EXERCISE GOAL:
Write out the listing below without alteration, omitting its pictures.

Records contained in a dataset
──────

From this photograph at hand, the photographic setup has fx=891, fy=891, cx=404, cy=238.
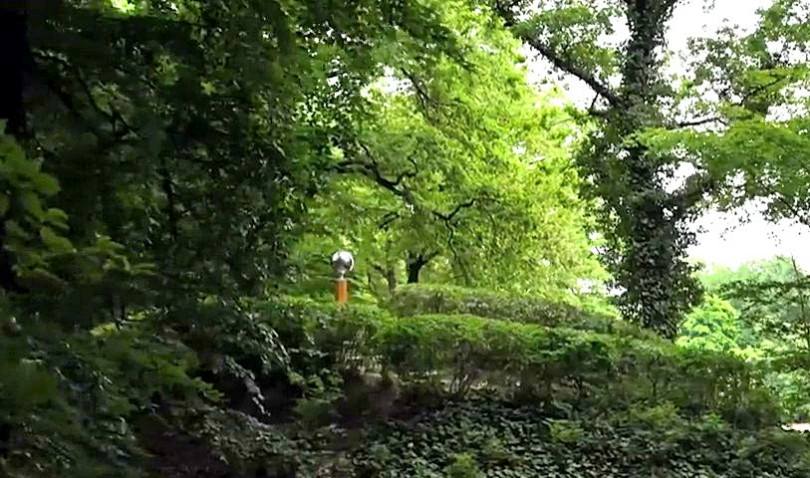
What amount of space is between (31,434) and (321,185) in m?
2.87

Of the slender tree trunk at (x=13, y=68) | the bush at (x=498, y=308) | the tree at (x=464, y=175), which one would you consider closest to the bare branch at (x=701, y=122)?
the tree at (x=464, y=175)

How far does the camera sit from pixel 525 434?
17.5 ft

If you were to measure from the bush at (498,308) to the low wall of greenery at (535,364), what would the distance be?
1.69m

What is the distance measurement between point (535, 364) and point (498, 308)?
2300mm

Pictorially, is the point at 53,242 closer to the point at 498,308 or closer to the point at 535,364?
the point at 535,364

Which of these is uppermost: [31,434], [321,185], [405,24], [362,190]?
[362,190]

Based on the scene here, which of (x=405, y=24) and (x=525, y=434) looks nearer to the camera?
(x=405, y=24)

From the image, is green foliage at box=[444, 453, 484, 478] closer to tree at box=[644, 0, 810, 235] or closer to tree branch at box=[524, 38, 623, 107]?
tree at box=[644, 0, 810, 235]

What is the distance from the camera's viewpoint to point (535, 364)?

──────

REPLY TO THE EXERCISE:
From this photograph at hand, the photographic setup has fx=891, fy=891, cx=404, cy=238.
What amount of space is between (31,434) and (321,185) in m?
2.87

Of the slender tree trunk at (x=13, y=68) | the bush at (x=498, y=308) | the tree at (x=464, y=175), which one would you consider closest to the bare branch at (x=701, y=122)?
the tree at (x=464, y=175)

How far does the camera sit from pixel 525 434?
17.5 ft

If you were to measure from the bush at (498,308) to the low wall of greenery at (535,364), what would the distance be?
1.69m

What is the distance measurement between point (535, 364) and point (498, 308)?
2300mm

Pictorially, is the point at 53,242 closer to the point at 498,308 or closer to the point at 535,364?
the point at 535,364

Which of these is uppermost: [31,434], [321,185], [405,24], [362,190]?
[362,190]

Based on the scene here, which of (x=405, y=24) and (x=525, y=434) looks nearer to the camera?
(x=405, y=24)

From the image, is green foliage at box=[444, 453, 484, 478] closer to tree at box=[644, 0, 810, 235] or closer to tree branch at box=[524, 38, 623, 107]?
tree at box=[644, 0, 810, 235]

What is the distance from the camera's viewpoint to point (535, 364)?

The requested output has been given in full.